Given request: Please reproduce the following material word for word, every line of it from start to finish, leaving out the pictures.

Information supplied:
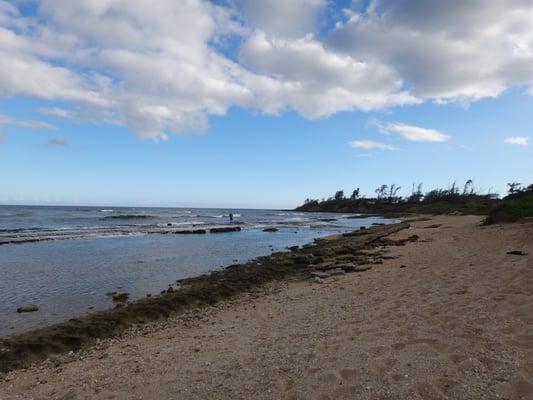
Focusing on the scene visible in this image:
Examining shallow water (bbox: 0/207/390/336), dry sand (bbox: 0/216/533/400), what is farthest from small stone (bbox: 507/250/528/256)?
shallow water (bbox: 0/207/390/336)

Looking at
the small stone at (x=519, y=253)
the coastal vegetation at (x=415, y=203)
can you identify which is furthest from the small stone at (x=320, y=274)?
the coastal vegetation at (x=415, y=203)

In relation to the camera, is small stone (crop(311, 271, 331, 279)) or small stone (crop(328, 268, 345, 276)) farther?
small stone (crop(328, 268, 345, 276))

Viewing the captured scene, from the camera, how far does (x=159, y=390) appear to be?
14.9 ft

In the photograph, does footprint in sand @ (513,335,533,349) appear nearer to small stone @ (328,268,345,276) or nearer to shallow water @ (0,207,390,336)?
small stone @ (328,268,345,276)

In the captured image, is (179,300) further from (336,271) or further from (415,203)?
(415,203)

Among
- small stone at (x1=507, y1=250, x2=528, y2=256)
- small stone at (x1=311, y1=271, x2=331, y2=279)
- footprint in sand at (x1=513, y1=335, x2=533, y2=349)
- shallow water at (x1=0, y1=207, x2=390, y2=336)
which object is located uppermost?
small stone at (x1=507, y1=250, x2=528, y2=256)

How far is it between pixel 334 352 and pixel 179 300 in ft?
18.8

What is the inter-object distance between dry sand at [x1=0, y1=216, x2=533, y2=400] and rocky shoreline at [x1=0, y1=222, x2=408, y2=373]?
568mm

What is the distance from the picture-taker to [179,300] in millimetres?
9945

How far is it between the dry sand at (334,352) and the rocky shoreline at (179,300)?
1.86 feet

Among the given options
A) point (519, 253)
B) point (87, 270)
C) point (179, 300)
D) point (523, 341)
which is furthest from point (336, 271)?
point (87, 270)

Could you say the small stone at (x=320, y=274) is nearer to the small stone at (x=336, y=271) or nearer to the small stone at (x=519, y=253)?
the small stone at (x=336, y=271)

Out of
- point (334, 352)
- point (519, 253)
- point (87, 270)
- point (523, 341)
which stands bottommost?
point (87, 270)

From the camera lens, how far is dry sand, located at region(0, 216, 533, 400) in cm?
413
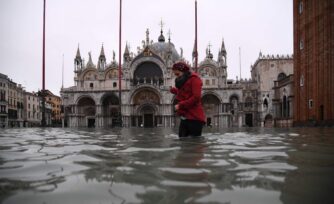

Final result:
Focusing on the scene visible in this image:
Examining shallow water (bbox: 0/207/390/336), dry sand (bbox: 0/216/533/400), what is farthest from small stone (bbox: 507/250/528/256)?
shallow water (bbox: 0/207/390/336)

Looking at
the small stone at (x=519, y=253)
the coastal vegetation at (x=415, y=203)
can you identify which is furthest from the small stone at (x=320, y=274)?
the coastal vegetation at (x=415, y=203)

In relation to the camera, is small stone (crop(311, 271, 331, 279)) or small stone (crop(328, 268, 345, 276)) farther?
small stone (crop(328, 268, 345, 276))

Viewing the captured scene, from the camera, how far does (x=159, y=390) appear to be?
14.9 ft

In the photograph, does footprint in sand @ (513,335,533,349) appear nearer to small stone @ (328,268,345,276) or nearer to shallow water @ (0,207,390,336)?
small stone @ (328,268,345,276)

In the captured image, is (179,300) further from (336,271) or further from (415,203)?
(415,203)

Among
- small stone at (x1=507, y1=250, x2=528, y2=256)
- small stone at (x1=311, y1=271, x2=331, y2=279)
- footprint in sand at (x1=513, y1=335, x2=533, y2=349)
- shallow water at (x1=0, y1=207, x2=390, y2=336)
which object is located uppermost?
small stone at (x1=507, y1=250, x2=528, y2=256)

How far is it between pixel 334 352 and pixel 179 300 in ft?
18.8

What is the inter-object distance between dry sand at [x1=0, y1=216, x2=533, y2=400] and rocky shoreline at [x1=0, y1=222, x2=408, y2=373]?
568mm

What is the distance from the picture-taker to [179,300] in millimetres?
9945

How far is it between the dry sand at (334,352) and the rocky shoreline at (179,300)?
1.86 feet

Among the given options
A) point (519, 253)
B) point (87, 270)
C) point (179, 300)
D) point (523, 341)
which is furthest from point (336, 271)?
point (87, 270)

Could you say the small stone at (x=320, y=274) is nearer to the small stone at (x=336, y=271) or nearer to the small stone at (x=519, y=253)?
the small stone at (x=336, y=271)

Out of
- point (334, 352)
- point (519, 253)
- point (87, 270)
- point (523, 341)
which stands bottommost?
point (87, 270)

From the camera lens, how far is dry sand, located at region(0, 216, 533, 400) in cm?
413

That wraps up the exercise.